Prompt: Reproduce exactly the lines from the one containing "Looking at this image, which" through the last line of the data, both ends included.

** start of Supplied material **

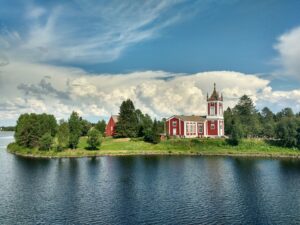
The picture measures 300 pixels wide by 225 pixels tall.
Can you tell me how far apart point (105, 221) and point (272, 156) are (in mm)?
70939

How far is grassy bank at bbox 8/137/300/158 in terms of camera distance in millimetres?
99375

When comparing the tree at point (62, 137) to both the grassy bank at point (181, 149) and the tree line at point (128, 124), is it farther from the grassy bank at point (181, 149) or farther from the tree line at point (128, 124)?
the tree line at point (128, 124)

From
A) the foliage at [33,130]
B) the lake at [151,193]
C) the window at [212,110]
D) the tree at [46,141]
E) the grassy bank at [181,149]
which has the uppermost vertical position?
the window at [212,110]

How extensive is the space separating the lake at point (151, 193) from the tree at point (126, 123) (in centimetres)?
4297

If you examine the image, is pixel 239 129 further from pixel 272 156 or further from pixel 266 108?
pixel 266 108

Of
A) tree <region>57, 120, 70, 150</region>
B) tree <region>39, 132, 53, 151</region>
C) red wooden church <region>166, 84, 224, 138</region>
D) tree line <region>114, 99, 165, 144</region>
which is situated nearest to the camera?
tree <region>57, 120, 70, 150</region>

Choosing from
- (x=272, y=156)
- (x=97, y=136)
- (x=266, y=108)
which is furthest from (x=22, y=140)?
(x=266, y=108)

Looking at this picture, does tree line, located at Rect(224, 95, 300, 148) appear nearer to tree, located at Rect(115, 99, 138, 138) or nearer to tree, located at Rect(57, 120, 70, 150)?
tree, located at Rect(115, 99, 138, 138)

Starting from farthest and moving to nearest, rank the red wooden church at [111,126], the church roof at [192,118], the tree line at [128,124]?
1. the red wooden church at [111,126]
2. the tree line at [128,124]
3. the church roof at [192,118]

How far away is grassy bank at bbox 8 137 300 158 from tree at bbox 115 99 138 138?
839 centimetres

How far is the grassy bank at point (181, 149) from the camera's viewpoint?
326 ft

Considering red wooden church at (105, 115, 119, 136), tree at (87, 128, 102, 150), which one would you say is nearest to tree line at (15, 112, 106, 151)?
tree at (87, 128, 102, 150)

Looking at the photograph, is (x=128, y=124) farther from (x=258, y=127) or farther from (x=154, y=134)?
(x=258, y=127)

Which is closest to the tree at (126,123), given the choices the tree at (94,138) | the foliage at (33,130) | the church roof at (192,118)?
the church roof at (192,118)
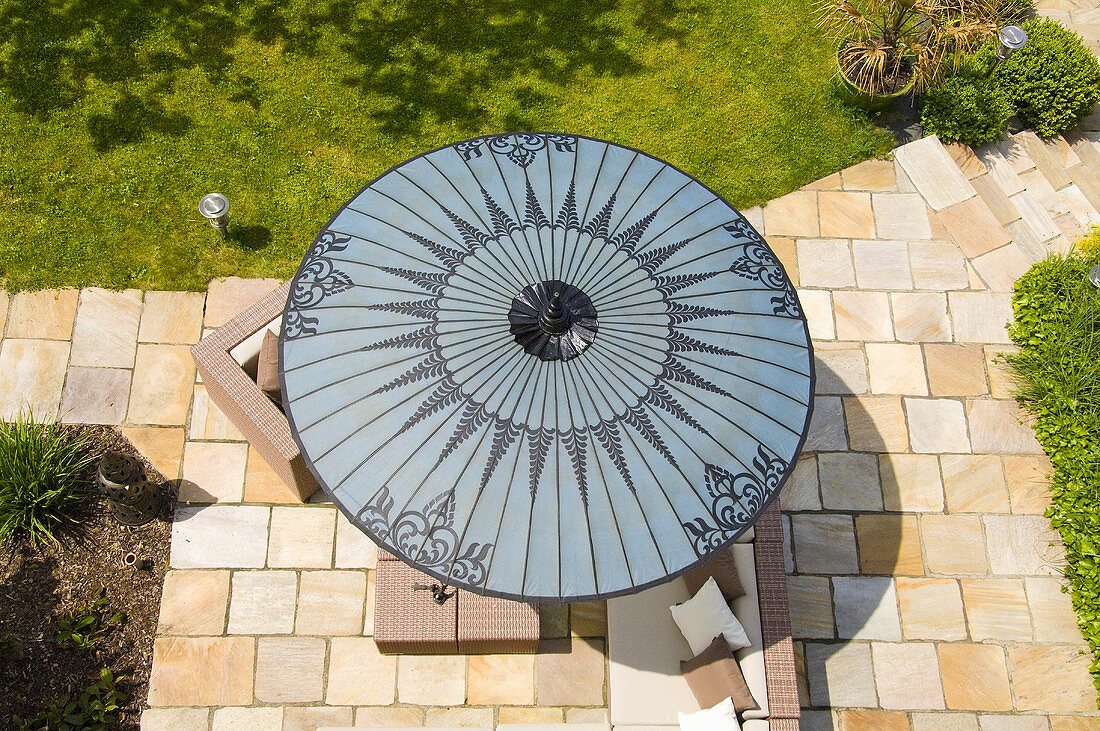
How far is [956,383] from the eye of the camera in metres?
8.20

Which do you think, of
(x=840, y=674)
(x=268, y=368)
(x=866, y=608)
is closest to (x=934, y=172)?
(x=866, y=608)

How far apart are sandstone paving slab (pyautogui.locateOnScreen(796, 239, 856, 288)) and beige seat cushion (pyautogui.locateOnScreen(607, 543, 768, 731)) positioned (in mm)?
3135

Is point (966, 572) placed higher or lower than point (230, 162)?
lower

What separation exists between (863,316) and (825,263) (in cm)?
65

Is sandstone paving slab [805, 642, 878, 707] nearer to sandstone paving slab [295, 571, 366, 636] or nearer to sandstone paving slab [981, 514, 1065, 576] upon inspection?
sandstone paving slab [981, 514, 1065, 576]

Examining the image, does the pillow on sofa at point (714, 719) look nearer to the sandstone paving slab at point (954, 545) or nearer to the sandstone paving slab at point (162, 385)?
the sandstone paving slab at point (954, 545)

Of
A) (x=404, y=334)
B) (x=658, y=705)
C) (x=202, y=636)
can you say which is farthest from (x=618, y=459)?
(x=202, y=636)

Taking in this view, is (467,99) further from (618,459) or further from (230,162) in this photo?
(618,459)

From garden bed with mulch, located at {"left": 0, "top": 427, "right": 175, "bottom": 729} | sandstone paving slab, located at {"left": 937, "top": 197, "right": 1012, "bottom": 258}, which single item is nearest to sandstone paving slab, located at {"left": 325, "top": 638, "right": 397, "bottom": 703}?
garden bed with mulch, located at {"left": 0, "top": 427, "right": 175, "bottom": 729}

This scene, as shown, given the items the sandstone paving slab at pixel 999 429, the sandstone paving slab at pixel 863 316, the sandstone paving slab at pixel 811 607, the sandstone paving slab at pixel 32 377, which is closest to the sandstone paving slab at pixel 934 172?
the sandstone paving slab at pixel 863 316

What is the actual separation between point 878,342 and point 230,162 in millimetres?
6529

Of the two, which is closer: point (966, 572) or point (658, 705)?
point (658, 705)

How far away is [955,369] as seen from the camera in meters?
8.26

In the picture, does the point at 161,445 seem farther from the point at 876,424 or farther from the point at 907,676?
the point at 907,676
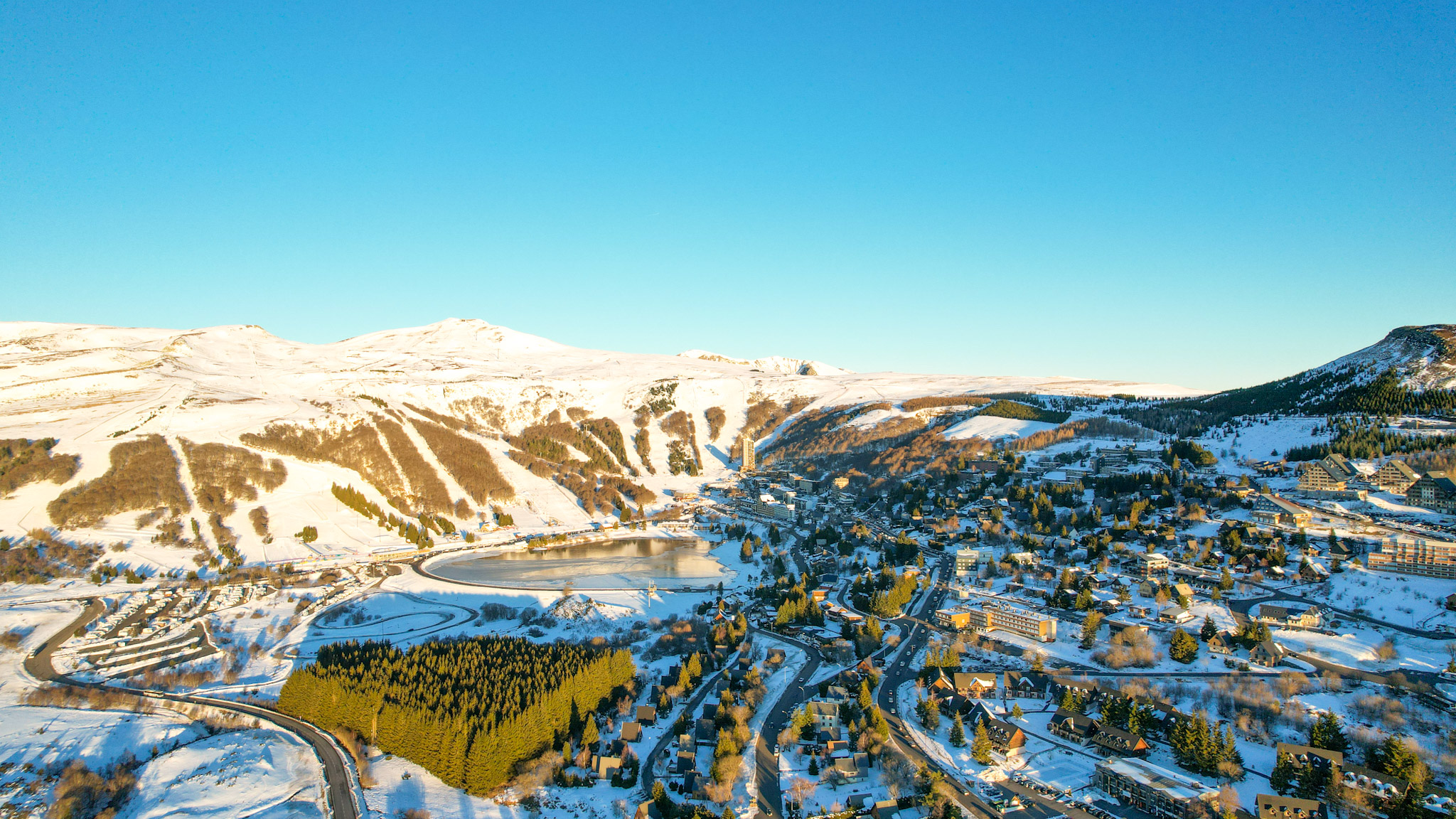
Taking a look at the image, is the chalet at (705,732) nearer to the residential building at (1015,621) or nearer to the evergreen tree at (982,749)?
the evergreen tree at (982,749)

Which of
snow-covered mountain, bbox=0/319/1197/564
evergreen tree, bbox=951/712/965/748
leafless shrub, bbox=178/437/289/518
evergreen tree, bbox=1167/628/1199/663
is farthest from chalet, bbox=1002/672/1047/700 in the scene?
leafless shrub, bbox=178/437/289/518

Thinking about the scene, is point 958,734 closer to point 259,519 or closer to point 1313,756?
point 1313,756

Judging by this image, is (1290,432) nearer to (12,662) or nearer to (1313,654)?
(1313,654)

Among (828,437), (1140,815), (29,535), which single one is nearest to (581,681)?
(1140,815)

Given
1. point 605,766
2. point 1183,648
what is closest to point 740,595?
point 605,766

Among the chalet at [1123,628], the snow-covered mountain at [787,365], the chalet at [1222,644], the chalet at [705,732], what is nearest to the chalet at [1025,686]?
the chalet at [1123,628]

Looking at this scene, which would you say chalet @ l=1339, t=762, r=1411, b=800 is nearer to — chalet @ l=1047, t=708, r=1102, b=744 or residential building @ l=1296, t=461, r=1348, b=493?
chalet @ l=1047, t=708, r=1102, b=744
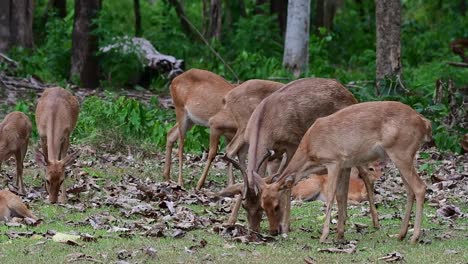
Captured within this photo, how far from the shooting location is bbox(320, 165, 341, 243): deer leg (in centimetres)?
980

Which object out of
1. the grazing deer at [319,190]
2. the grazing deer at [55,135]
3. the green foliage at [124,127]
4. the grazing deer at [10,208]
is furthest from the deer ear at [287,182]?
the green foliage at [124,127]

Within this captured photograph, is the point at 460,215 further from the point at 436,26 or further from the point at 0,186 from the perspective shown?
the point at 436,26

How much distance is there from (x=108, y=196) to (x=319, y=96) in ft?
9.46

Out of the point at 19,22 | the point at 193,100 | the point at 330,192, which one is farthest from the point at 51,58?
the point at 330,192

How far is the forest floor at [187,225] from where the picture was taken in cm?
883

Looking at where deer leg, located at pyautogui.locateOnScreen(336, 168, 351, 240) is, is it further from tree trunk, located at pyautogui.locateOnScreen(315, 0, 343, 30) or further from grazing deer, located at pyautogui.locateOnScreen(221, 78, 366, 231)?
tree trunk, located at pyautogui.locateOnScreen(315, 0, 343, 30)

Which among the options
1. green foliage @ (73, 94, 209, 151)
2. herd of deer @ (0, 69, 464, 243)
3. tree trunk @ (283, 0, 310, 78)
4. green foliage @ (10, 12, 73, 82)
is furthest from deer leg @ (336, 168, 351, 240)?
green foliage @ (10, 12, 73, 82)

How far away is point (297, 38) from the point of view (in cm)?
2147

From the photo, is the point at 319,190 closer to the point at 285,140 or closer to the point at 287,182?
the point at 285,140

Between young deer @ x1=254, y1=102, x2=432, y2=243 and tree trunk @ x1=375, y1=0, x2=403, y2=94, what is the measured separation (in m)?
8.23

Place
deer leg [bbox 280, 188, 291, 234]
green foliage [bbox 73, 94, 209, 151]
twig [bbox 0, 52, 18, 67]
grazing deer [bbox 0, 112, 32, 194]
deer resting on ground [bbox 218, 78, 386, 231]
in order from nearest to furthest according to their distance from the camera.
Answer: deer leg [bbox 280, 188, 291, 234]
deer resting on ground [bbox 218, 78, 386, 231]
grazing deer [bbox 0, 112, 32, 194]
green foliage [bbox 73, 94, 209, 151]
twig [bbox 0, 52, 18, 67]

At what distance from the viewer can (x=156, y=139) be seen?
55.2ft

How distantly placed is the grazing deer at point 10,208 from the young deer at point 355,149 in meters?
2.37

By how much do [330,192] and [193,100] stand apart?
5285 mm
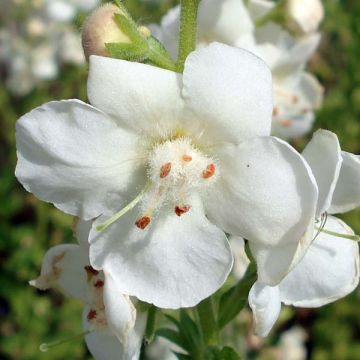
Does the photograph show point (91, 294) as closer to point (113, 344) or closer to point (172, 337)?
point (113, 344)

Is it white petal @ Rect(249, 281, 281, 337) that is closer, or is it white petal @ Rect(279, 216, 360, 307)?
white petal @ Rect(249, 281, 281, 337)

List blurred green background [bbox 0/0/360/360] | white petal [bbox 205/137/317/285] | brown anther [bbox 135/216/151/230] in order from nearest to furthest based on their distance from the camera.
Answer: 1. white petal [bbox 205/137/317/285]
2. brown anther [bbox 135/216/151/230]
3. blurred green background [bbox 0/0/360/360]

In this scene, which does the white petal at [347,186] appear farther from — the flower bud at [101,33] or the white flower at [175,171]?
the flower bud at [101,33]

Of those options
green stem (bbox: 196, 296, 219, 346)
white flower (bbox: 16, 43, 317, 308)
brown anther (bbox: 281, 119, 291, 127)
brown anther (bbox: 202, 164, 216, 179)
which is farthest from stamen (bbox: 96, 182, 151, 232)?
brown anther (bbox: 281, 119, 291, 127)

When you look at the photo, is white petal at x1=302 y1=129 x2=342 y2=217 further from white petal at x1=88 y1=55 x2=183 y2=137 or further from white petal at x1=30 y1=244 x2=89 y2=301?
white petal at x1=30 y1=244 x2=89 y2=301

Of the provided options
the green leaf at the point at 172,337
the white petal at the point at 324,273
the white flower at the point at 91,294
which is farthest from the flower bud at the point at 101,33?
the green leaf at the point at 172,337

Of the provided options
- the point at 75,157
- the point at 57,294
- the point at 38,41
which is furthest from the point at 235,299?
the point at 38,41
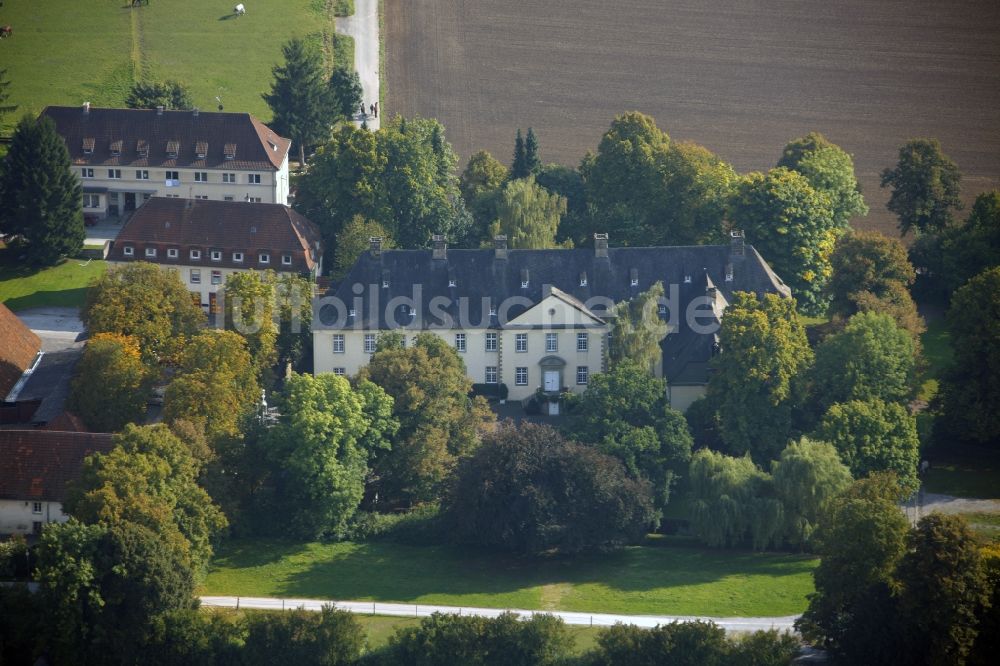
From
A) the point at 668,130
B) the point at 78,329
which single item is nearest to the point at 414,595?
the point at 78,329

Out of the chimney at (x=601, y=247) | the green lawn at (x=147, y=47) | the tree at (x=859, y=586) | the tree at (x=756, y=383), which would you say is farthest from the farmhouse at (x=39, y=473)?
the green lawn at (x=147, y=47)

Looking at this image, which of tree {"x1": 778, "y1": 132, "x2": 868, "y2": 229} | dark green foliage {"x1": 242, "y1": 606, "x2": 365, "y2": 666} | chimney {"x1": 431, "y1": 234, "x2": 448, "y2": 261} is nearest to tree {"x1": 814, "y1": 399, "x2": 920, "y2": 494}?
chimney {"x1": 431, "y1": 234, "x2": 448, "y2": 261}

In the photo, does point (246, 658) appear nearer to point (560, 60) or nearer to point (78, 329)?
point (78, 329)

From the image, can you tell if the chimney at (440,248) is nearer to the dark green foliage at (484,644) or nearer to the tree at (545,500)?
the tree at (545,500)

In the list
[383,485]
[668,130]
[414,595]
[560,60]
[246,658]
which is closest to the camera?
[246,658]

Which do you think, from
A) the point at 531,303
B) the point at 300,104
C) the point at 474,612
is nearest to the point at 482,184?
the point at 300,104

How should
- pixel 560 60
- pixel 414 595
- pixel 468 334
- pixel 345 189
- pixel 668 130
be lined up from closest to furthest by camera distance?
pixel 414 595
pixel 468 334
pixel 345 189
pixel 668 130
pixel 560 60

** end of Supplied material **

Response to the task:
Looking at this image, which of tree {"x1": 778, "y1": 132, "x2": 868, "y2": 229} | dark green foliage {"x1": 242, "y1": 606, "x2": 365, "y2": 666} | chimney {"x1": 431, "y1": 234, "x2": 448, "y2": 261} is nearest to tree {"x1": 814, "y1": 399, "x2": 920, "y2": 494}?
chimney {"x1": 431, "y1": 234, "x2": 448, "y2": 261}

In the photo, does point (246, 658) appear nearer to point (560, 60) or nearer to point (78, 329)?
point (78, 329)

From the image, can you tell if the chimney at (440,248) is nearer to the dark green foliage at (484,644) or nearer to the tree at (545,500)?
the tree at (545,500)

In the list
[383,485]
[668,130]
[414,595]
[560,60]
[246,658]
which is closest to the camera?
[246,658]

Which do you think, from
A) the point at 531,303
B) the point at 300,104
C) the point at 474,612
is nearest to the point at 482,184?
the point at 300,104

How should
- pixel 560 60
- pixel 414 595
- pixel 468 334
- pixel 345 189
- pixel 668 130
be lined up from closest to furthest by camera distance?
pixel 414 595
pixel 468 334
pixel 345 189
pixel 668 130
pixel 560 60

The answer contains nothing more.